Charity Harris | An interview
Topics like a region’s history, a person’s background, and a vision for a brighter future can be hard to tackle in one piece of art. But for Atlanta-based artist Charity Harris, it was a natural inclination. She uses found materials to create one-of-a-kind wearable pieces that are both visually appealing, and that tell a story.
Since obtaining a Bachelor of Arts degree from Georgia State University, Harris has been a Windgate Fellowship finalist and an Idea Capital Grant recipient. Her works have been displayed at galleries such as Museum of Contemporary Art of Georgia, and her solo show Southernoids II: Symposium is forthcoming at Hathaway Gallery.
Just after returning from a short sabbatical in Denver, Withal spoke with Harris about blazing her own artistic path, expanding the conversation about what it means to be Southern, and art as a catalyst to spark important conversations.
What’s the first piece of art that you remember making? I know that can be a hard question.
I actually do remember. I was proud as pudding about this poster that I made for my kindergarten class. I remember [my mom] helping make it, and I was so excited that I was able to create something, kind of out of nothing. It sparked this whole idea of being able to be creative, and then make something that other people enjoyed as well.
What was your artistic journey to the aesthetic that you have now?
When I was applying for schools, I wanted to go to fashion school, and I couldn't afford it. So I ended up at [Georgia] State. I was excited to go to State, don't get me wrong, but I wanted to go somewhere where I could do fashion. I marched into my counselor's office and I was like, "Hey, I'm gonna make my own major. I'm gonna take all the courses that a fashion major would take, and then I'm gonna see you in four years."
For a little while, I was helping produce fashion shows, and then I realized that I was still interested in making art, so I went back to being more focused on creating pieces. It was towards junior year of college, and I felt like I hadn't found my place yet. A lot of times when I would try to do certain fashion things, it didn't quite go over well. Do you know what a capstone course is?
OK. Because I was making my own major up as I went, I still had to take this capstone course. We had to make this big solo project when we got to class. That summer before, I was researching. I was gonna do this really beautiful dress, and I researched it for like three months and had everything ready to go before we even got to class. I get there, I show him everything, and he's like, "This is super boring. No one really cares about dresses," and I was like, "What?"
And so I said, "If I figure out a different way to kind to incorporate this, would you be open to it?" And he was like, "Show me what you're going with." I started finding the weirdest materials that I could. I think the assignment was about connection, and I just figured out what things [represented] me being connected to my personal history. I felt like that was always something that I had trouble with in school: trying to figure out how to connect what I love. So I found all these different materials to convey that.
I ended up making this thing called a sister robe. It was made out of construction materials, braids, wire, different things that you could connect together. Each part had its own separate meaning. That was the very first wearable piece that I made.

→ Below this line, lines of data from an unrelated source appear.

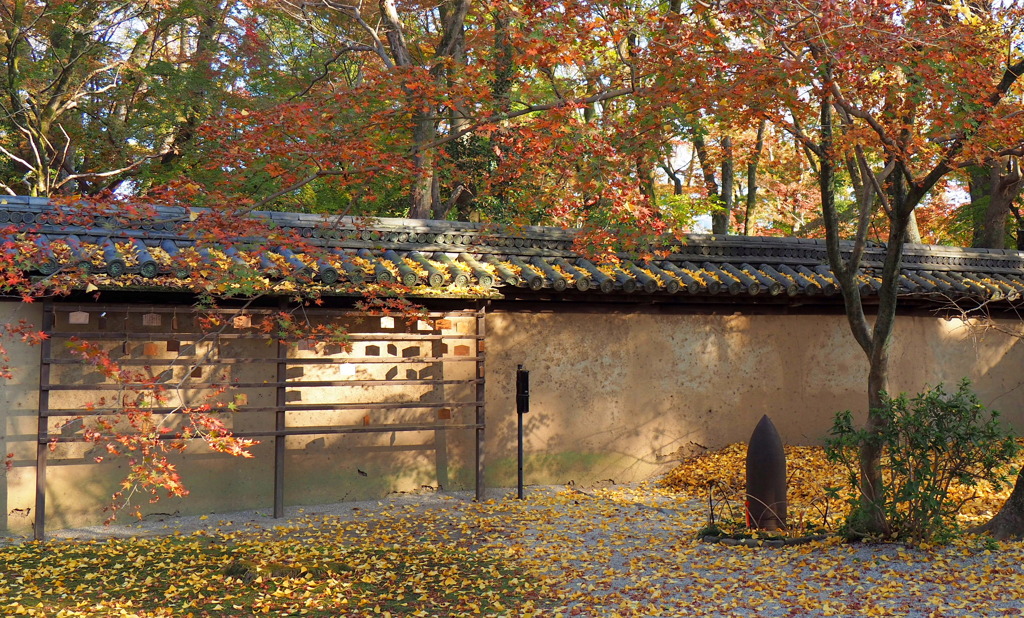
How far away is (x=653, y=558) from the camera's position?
22.1ft

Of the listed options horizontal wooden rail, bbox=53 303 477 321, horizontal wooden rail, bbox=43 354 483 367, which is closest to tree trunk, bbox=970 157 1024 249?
horizontal wooden rail, bbox=53 303 477 321

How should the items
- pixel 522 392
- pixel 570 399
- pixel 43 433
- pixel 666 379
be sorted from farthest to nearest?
pixel 666 379 → pixel 570 399 → pixel 522 392 → pixel 43 433

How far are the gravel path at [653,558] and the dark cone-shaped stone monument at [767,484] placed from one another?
39 cm

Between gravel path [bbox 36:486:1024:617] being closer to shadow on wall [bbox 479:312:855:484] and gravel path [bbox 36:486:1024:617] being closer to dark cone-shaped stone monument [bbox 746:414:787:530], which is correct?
dark cone-shaped stone monument [bbox 746:414:787:530]

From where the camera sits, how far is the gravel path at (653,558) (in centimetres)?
545

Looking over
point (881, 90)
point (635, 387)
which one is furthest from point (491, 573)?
point (881, 90)

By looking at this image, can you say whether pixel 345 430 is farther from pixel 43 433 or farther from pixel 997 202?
pixel 997 202

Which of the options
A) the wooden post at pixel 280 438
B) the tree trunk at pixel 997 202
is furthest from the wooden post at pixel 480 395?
the tree trunk at pixel 997 202

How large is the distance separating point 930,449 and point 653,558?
85.6 inches

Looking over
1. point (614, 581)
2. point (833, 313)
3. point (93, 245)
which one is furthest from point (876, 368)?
point (93, 245)

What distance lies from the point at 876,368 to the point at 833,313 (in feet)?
14.7

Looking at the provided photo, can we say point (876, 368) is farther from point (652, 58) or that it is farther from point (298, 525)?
point (298, 525)

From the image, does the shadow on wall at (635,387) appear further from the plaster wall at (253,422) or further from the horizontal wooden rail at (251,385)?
the horizontal wooden rail at (251,385)

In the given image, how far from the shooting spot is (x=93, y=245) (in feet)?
24.8
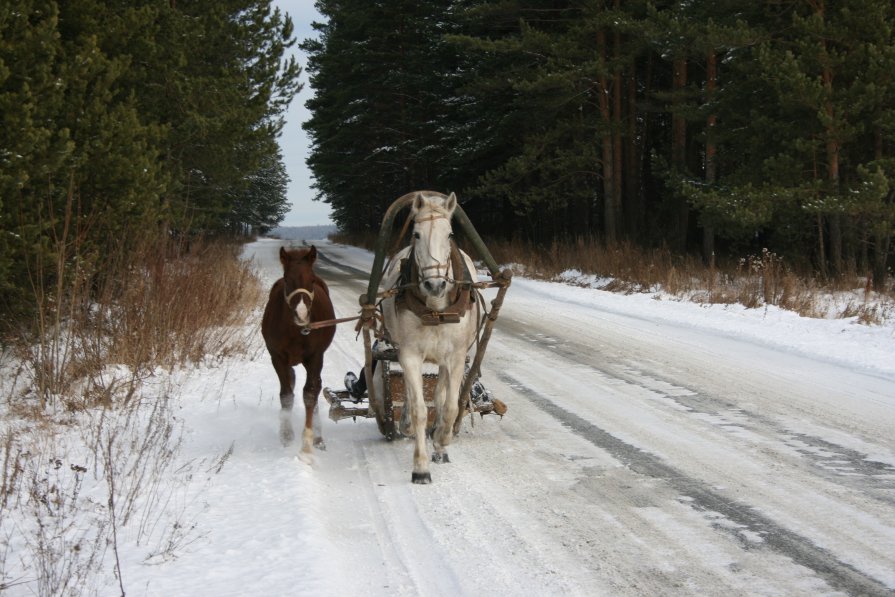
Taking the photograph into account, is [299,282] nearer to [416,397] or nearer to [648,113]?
[416,397]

How did your professor react?
I brought it to school, and he's just like, "Now, this is cool." This is the same professor who told me that maybe being an artist was not for me my freshman year. For me to get to the capstone course and for him to finally say, "This is cool"? I figured I had stumbled on something that was worth pursuing.
You’ve said you use your Southern upbringing as the driving force for the content that fuels your work. Tell me more about that.

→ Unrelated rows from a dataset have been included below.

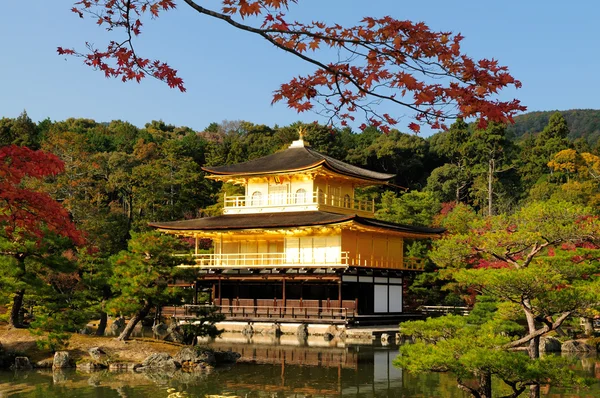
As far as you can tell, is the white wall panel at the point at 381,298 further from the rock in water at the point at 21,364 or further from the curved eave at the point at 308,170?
the rock in water at the point at 21,364

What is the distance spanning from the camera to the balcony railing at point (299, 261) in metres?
30.0

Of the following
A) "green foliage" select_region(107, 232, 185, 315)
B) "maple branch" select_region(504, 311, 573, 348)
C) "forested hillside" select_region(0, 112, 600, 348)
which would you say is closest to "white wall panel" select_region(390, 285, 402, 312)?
"forested hillside" select_region(0, 112, 600, 348)

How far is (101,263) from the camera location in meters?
20.9

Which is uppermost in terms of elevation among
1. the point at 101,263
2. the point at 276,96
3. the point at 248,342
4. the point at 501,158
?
the point at 501,158

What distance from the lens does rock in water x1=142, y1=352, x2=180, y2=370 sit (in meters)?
17.4

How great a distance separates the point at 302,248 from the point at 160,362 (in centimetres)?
1540

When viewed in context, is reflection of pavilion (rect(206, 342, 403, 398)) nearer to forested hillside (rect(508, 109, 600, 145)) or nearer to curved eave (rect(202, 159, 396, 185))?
curved eave (rect(202, 159, 396, 185))

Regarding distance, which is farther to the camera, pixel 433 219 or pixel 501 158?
pixel 501 158

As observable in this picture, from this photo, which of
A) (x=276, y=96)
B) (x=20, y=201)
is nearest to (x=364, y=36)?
(x=276, y=96)

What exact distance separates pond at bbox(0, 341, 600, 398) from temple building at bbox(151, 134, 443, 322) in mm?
10311

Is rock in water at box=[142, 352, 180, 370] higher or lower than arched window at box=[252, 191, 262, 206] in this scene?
lower

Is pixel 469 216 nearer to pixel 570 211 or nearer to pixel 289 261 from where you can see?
pixel 289 261

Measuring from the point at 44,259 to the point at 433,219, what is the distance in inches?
1077

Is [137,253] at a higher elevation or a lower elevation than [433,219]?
lower
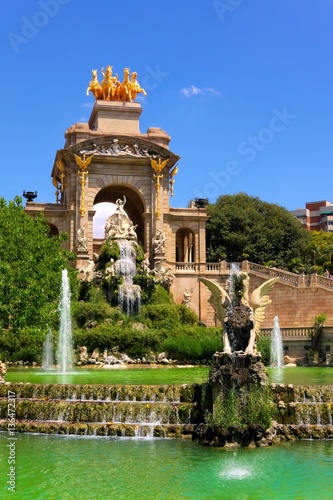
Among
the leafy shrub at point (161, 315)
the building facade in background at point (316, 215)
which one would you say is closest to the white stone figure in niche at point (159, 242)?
the leafy shrub at point (161, 315)

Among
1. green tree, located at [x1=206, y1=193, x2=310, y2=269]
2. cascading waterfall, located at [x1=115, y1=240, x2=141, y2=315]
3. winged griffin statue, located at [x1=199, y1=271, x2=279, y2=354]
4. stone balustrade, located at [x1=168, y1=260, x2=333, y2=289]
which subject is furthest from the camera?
green tree, located at [x1=206, y1=193, x2=310, y2=269]

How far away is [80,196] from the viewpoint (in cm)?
4584

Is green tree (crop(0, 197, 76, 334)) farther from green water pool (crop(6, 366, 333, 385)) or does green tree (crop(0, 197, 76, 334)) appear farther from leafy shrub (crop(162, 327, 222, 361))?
leafy shrub (crop(162, 327, 222, 361))

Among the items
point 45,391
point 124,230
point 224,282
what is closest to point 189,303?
point 224,282

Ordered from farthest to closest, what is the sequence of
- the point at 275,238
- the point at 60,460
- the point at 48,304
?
the point at 275,238
the point at 48,304
the point at 60,460

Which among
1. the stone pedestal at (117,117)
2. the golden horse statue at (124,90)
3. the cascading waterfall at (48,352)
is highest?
the golden horse statue at (124,90)

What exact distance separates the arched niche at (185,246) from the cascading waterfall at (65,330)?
58.6 ft

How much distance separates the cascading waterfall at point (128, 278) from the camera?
131 ft

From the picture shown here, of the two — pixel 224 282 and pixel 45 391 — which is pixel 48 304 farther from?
pixel 224 282

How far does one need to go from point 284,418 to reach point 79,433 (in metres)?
4.82

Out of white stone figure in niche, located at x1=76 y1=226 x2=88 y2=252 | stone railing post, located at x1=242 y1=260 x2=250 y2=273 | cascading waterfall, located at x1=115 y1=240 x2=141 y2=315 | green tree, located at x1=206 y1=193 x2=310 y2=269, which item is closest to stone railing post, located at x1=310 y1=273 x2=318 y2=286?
stone railing post, located at x1=242 y1=260 x2=250 y2=273

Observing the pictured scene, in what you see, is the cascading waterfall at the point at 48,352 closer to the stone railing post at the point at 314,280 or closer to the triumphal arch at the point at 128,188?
the triumphal arch at the point at 128,188

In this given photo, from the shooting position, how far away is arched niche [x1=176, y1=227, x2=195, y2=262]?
5103 centimetres

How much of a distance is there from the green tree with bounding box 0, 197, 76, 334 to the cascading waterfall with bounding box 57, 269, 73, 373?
1100mm
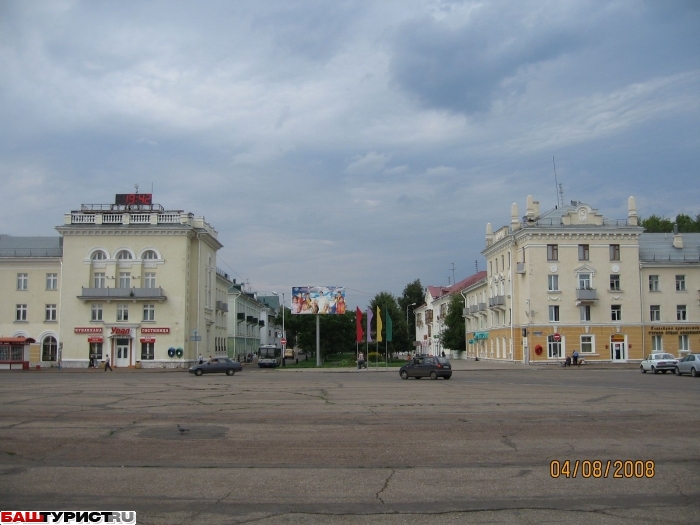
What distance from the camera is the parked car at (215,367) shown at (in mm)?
44500

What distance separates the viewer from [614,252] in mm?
64250

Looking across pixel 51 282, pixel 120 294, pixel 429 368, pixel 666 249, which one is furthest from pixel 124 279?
pixel 666 249

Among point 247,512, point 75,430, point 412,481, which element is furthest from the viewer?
point 75,430

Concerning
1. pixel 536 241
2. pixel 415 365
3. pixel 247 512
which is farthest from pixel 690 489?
pixel 536 241

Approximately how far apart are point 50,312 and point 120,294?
332 inches

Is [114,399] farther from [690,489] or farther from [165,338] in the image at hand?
[165,338]

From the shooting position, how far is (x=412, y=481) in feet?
32.9

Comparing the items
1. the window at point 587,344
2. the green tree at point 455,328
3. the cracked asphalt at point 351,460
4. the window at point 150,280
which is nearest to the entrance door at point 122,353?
the window at point 150,280

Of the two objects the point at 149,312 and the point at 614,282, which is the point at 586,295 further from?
the point at 149,312

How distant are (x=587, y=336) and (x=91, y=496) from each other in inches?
2379

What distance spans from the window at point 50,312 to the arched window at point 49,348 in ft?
6.16

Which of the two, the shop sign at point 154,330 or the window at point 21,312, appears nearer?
the shop sign at point 154,330

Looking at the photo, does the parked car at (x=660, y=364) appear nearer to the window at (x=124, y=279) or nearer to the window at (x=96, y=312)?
the window at (x=124, y=279)
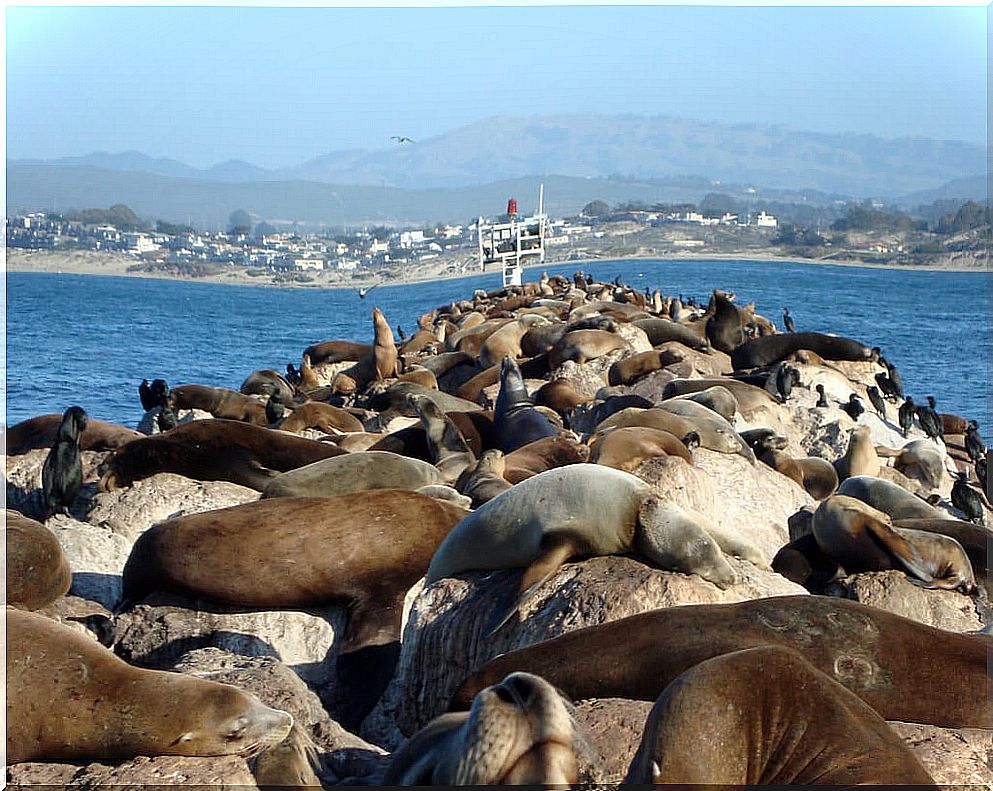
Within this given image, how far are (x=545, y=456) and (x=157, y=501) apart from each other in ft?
8.76

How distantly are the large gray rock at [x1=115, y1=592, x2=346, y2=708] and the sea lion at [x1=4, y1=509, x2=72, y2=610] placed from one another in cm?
40

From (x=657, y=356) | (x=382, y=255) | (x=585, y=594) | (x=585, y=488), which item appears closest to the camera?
(x=585, y=594)

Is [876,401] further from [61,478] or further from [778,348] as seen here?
[61,478]

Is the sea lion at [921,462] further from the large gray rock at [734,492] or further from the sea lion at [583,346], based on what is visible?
the large gray rock at [734,492]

I'm a Southern girl. My mom is from Alabama, my dad is from Mississippi. I was born in Alabama, raised in Georgia. For the longest time, I didn't want people to think that I was from the South. I appreciated the fact that I didn't have an accent.

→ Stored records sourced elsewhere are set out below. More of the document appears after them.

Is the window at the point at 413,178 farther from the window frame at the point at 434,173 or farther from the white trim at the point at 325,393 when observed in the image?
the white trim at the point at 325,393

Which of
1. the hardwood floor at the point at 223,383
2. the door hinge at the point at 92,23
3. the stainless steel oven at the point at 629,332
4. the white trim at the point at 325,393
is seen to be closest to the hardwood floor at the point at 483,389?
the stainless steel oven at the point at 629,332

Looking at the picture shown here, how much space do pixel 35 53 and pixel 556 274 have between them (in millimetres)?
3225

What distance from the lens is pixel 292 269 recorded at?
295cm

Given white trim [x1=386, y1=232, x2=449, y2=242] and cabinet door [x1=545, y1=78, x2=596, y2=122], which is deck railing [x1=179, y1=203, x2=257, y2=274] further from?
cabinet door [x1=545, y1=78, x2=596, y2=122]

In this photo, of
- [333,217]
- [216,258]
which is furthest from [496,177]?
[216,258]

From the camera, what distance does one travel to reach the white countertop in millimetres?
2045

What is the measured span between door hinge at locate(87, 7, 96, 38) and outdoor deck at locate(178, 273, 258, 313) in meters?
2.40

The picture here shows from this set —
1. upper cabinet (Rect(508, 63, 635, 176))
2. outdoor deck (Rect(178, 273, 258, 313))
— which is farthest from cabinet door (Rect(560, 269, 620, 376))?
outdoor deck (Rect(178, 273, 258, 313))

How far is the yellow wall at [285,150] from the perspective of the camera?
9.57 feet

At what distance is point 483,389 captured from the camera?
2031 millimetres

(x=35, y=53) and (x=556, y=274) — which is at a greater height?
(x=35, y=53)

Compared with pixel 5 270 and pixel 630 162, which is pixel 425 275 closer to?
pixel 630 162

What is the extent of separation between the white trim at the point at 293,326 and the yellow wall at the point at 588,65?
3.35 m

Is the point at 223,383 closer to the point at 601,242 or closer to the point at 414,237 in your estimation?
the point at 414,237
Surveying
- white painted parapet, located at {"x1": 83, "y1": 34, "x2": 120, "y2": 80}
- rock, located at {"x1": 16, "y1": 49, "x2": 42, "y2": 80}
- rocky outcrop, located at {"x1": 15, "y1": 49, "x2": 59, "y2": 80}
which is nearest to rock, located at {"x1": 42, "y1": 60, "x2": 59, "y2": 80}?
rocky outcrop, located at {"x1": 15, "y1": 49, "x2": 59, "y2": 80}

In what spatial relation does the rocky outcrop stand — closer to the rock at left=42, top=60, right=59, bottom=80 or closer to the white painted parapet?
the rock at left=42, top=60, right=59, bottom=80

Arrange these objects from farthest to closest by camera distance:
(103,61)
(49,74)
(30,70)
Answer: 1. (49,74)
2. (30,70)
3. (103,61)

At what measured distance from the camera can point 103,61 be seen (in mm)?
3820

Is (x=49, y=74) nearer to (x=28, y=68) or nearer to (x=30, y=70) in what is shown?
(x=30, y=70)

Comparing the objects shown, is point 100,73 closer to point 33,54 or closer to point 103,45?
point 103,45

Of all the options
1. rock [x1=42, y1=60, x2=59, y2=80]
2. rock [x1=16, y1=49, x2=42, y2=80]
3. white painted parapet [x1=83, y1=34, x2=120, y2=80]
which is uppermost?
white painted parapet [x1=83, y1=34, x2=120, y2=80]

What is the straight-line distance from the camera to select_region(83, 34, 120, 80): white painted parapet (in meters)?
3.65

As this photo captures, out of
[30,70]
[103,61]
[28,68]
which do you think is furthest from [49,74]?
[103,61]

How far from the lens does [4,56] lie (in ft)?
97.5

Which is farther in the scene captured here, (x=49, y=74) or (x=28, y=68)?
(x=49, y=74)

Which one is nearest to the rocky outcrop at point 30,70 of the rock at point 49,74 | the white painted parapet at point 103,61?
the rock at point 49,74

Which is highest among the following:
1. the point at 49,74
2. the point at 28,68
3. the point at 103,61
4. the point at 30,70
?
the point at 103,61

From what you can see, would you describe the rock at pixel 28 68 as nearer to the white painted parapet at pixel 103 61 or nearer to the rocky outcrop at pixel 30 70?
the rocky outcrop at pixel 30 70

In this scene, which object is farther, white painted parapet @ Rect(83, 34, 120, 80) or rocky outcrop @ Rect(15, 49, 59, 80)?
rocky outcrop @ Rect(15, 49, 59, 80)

It wasn't something I accepted [until recently]. I was at church when I came up with the idea for the sister robe. The materials themselves, a lot of the silhouettes are historical costumes and things like that. Being honest about my upbringing has been a driving force, and it also shows the South in a different light, the South that I know to be true. When some people think of the South, they think of Duck Dynasty or a caricature of what we are.
I didn't want to view the South in a rose-tinted lens, but I also wanted to be honest. The South is beautiful, and it also has ugly scars. I think that bringing both of those out to talk about them is what's gonna really prove to be what we call "the new South." It’s recognizing our scars, and still finding a way to move forward into a more beautiful future.
Anything else you want to add?
The pieces are important, but I think the conversations about the pieces are more important. That's why I make them. That's why I spend all the time figuring out the materials. I want to show a true representation of the South, but I also want people to have the conversation about this new South that we really want.